- _DIRECTIONS_
Rewrite the material below as a numbered list with one entry per line and no blank lines. Leave the pictures out.

- _EXERCISE INPUTS_
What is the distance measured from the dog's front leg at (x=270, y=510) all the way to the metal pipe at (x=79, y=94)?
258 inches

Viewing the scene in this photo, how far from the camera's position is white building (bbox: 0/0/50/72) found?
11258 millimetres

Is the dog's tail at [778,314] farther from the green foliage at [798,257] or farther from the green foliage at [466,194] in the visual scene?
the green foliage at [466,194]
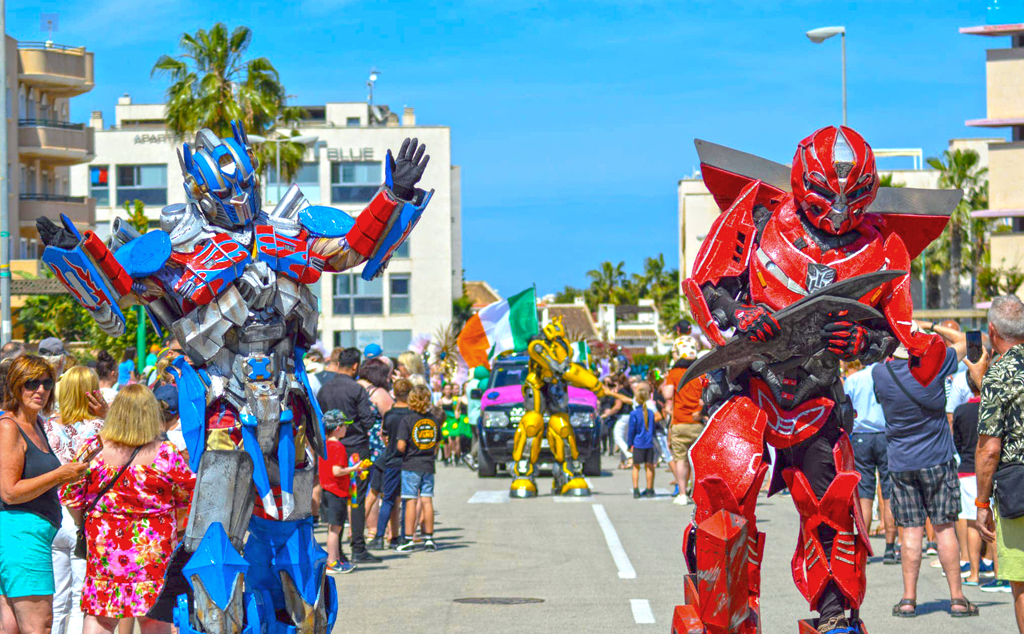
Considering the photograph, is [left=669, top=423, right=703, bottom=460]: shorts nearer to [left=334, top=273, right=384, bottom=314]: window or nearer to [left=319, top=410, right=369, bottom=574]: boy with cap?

- _THE REPLY_
1. What is the distance measured from the dog's front leg at (x=270, y=510) all the way to the metal pipe at (x=79, y=94)?
2. 258 inches
3. Viewing the scene in this photo, how far from the camera's position is white building (bbox: 0/0/50/72) found?
4. 11258 millimetres
5. Is the dog's tail at [778,314] farther from the green foliage at [798,257] or farther from the green foliage at [466,194] in the visual scene?
6. the green foliage at [466,194]
7. Considering the photograph, is [left=669, top=423, right=703, bottom=460]: shorts nearer to [left=334, top=273, right=384, bottom=314]: window or nearer to [left=319, top=410, right=369, bottom=574]: boy with cap?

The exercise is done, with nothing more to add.